ADN es la abreviatura de ácido desoxirribonucleico, una molécula que contiene la información genética de los seres vivos.

El interés por la investigación sobre el ADN es fundamental para comprender los aspectos químicos que determinan no sólo las características y la formación de los individuos, sino también para evitar y tratar las deformidades, las enfermedades congénitas y los problemas de desarrollo.

Salvo los virus, que no tienen estructura celular, todos los seres vivos están formados por células. Cada célula es un mecanismo independiente, que funciona solo o dentro de un grupo, pero con autonomía en su metabolismo.

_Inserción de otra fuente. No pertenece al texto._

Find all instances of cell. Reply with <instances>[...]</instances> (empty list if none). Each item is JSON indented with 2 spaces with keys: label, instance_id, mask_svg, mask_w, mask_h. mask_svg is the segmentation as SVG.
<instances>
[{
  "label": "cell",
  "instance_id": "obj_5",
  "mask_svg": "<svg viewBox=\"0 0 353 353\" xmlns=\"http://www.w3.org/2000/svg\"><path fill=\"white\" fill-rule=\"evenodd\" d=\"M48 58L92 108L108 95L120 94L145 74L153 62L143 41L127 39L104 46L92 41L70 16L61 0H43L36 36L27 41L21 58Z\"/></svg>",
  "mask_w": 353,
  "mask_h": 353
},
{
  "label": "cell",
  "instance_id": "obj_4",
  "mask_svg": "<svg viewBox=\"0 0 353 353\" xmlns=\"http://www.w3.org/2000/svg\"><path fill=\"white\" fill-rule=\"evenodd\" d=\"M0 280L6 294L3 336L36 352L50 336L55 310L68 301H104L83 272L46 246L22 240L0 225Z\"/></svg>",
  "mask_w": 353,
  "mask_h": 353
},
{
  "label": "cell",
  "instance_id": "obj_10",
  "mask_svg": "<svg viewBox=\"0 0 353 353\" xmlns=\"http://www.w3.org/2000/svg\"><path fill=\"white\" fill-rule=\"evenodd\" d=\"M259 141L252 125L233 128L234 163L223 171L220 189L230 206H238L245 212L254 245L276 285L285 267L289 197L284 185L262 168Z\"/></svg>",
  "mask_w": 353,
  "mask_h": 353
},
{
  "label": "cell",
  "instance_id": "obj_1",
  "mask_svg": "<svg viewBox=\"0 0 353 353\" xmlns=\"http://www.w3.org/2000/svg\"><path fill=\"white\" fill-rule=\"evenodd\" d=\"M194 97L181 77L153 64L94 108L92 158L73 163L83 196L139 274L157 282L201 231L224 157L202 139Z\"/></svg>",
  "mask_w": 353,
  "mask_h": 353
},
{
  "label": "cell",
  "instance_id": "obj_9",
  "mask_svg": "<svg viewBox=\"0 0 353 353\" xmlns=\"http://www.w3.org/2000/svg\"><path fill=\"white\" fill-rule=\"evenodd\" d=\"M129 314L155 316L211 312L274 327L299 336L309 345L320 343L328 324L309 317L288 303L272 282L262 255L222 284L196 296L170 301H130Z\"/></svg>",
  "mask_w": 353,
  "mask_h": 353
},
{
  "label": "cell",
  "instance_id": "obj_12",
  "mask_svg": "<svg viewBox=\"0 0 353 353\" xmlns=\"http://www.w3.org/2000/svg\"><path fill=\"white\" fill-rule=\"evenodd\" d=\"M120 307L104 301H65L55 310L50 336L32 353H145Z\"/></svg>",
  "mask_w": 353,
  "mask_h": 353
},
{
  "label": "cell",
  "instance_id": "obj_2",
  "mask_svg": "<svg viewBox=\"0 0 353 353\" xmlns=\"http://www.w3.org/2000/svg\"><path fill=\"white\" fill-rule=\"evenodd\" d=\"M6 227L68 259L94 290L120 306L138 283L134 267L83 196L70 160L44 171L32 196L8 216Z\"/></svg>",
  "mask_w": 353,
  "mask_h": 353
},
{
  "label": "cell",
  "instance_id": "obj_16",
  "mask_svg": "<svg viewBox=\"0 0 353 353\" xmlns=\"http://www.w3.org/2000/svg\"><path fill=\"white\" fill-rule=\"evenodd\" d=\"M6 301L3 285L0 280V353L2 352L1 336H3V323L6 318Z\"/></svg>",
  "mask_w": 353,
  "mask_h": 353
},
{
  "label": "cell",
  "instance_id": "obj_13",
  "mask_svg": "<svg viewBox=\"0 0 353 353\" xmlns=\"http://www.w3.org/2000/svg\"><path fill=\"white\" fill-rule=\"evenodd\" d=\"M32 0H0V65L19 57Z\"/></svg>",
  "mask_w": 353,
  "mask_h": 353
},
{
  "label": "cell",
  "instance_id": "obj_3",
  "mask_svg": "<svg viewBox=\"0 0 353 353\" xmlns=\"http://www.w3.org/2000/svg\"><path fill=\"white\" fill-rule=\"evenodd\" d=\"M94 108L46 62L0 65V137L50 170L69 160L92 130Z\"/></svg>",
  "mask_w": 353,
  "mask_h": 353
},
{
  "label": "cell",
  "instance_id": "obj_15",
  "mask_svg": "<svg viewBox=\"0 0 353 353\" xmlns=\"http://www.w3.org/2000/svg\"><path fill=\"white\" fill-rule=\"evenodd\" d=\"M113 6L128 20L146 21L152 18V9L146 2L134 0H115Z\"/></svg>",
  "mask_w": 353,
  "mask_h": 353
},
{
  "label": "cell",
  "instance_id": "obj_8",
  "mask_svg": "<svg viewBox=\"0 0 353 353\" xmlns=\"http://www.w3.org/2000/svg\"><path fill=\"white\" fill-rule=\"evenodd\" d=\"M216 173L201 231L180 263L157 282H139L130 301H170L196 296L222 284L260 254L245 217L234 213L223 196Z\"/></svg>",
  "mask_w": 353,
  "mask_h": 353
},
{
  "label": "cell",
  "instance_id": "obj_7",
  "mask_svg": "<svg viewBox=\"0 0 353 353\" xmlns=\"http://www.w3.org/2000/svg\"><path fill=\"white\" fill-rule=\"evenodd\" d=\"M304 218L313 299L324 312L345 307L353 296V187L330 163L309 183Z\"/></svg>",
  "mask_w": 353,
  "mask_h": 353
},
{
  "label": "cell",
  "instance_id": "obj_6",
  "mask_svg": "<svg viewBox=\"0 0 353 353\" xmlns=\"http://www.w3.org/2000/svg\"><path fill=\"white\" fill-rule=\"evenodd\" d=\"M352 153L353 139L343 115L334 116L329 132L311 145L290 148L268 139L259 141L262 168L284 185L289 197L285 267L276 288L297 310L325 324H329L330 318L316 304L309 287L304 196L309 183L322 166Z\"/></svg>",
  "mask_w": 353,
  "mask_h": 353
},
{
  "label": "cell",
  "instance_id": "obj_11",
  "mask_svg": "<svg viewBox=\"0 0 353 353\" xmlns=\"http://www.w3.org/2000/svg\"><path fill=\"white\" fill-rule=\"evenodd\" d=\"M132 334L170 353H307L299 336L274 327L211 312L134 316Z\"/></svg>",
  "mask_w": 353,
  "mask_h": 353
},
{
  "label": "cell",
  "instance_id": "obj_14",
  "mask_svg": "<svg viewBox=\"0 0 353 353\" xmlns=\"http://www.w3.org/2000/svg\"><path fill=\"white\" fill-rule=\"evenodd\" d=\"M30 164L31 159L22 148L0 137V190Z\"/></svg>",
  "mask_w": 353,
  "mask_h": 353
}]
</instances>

El mando de este metabolismo y de todos los procesos celulares utiliza un único «manual«: el ADN.

Función del ADN

La función del ADN es controlar todas las actividades del organismo y transmitir la información sobre cómo generar la descendencia mediante un código formulado por una secuencia de nucleótidos.

Estos elementos desencadenan la producción de ciertas proteínas y aminoácidos.

La molécula de ADN ejerce este control de llevar a cabo la síntesis de proteínas.

Estas proteínas tienen diversas funciones en el organismo: enzimas, hormonas, anticuerpos, composición estructural, intercambio químico.

Son fundamentales en el metabolismo de las células y del organismo en su conjunto.

Como las proteínas determinan todo el comportamiento, la estructura e incluso la apariencia de los seres vivos, el código presente en el ADN ordena todos estos aspectos, por lo que esta molécula se considera la molécula de mando de la vida.

¿Dónde se encuentra el ADN?

Existen dos tipos de células: procariotas y eucariotas. En los procariotas, que no tienen un núcleo diferenciado del citoplasma, es decir, no poseen una membrana nuclear, el ADN está disperso dentro de la célula.

Sin embargo, en las células eucariotas con un núcleo diferenciado, como nuestras células, las células animales y vegetales y los microorganismos como los protozoos, el ADN está dentro del núcleo.

También hay ADN en las mitocondrias de las células animales y vegetales, así como en los cloroplastos de las células vegetales.

Este rasgo lleva a los científicos a creer que, en un principio, las mitocondrias y los cloroplastos eran células procariotas independientes, que en algún momento comenzaron a funcionar dentro de células eucariotas más grandes, en una relación simbiótica.